- Task statement:
What are the lines, word for word, from the line with "Cinematic aerial flyover" up to and including the line with "Schwarze Sandalen auf" in the records below? Omit the pictures.

- Provided records:
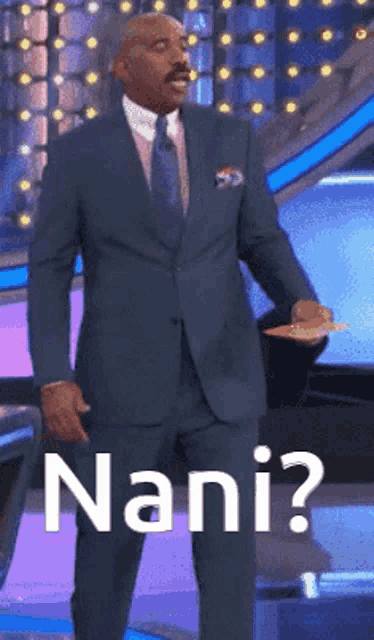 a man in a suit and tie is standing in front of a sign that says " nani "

==

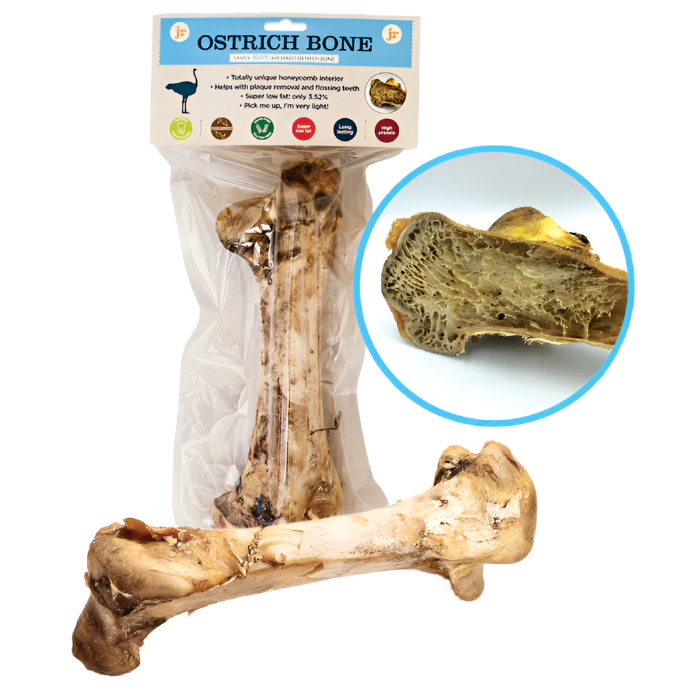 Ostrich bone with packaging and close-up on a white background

* * *

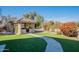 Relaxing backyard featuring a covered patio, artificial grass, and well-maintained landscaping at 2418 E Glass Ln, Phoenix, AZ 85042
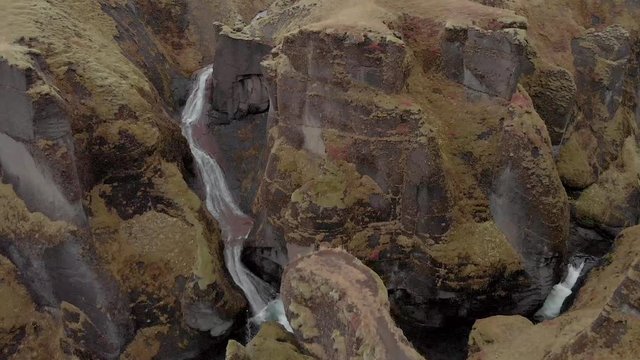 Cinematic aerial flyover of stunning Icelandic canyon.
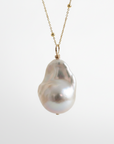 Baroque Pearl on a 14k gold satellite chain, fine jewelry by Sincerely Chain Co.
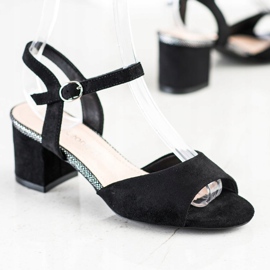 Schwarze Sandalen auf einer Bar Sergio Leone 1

- Result:
 Cinematic aerial flyover of stunning Icelandic canyon.
 Baroque Pearl on a 14k gold satellite chain, fine jewelry by Sincerely Chain Co.
 Schwarze Sandalen auf einer Bar Sergio Leone 1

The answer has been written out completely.